Extremely Random Tree:
Mean Test Score: 0.7589850418354764
Mean Train Score: 1.0
Best Parameters: {'max_features': None, 'max_leaf_nodes': None, 'min_impurity_decrease': 0, 'min_samples_leaf': 1, 'min_samples_split': 2}
Mean Absolute Error: 0.08034802976287642
Outlier Fraction: 0.11986681465038845

Random Forest:
Mean Test Score: 0.7456736617631825
Mean Train Score: 0.9617793809347829
Mean Absolute Error: 0.08497041008311171
Outlier Fraction: 0.12731885206912955


#### -The Random Forest method has higher error and outlier fraction than the Extremely Random Tree. 

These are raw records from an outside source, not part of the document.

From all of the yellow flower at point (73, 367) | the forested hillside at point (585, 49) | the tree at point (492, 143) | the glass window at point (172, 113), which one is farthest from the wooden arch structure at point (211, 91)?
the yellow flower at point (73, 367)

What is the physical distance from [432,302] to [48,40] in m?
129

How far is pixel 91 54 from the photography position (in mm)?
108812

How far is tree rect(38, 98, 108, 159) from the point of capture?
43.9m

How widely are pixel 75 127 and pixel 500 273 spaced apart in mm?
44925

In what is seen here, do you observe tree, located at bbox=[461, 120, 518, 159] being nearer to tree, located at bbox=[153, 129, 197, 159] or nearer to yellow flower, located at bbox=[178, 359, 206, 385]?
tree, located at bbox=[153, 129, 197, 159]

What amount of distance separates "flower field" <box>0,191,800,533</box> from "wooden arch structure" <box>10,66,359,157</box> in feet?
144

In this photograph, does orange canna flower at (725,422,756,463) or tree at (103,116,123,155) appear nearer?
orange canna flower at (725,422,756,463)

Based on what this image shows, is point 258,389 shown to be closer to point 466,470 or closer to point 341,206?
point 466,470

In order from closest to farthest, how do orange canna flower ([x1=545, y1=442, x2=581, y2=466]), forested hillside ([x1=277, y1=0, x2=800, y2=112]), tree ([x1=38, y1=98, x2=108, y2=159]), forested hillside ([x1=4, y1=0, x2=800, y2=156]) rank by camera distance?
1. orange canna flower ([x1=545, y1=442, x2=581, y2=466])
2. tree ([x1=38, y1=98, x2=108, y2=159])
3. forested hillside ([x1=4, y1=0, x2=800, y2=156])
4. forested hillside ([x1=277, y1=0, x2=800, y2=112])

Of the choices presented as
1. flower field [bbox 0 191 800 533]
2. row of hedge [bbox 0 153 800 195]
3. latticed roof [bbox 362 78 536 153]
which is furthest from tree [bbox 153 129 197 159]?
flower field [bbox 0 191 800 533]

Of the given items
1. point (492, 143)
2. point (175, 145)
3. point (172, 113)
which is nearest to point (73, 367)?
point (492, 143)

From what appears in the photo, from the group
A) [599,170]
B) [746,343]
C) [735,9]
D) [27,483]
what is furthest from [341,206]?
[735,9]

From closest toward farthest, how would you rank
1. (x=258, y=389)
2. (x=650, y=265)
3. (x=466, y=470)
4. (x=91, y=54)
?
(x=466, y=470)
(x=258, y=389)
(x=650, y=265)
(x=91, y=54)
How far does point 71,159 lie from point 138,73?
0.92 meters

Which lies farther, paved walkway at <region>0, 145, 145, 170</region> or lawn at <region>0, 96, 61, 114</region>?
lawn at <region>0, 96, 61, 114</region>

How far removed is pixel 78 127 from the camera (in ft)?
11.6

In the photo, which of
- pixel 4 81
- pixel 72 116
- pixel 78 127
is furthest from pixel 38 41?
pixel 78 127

#### -The Extremely Random Tree performs approximately perfectly on the training data and not as well on the test data, indicating high variance, the scores are still high indicating low bias. Similar can be said for the Random Forest method, however the variance is slightly lower and the bias is slightly higher.
#### -Since the Extremely Random Tree has lower mean absolute error and outlier fraction, and the test and train scores are similar to the Random Forest Method, I would choose the Extremely Random Tree Method. The ERT Method also seems to run faster.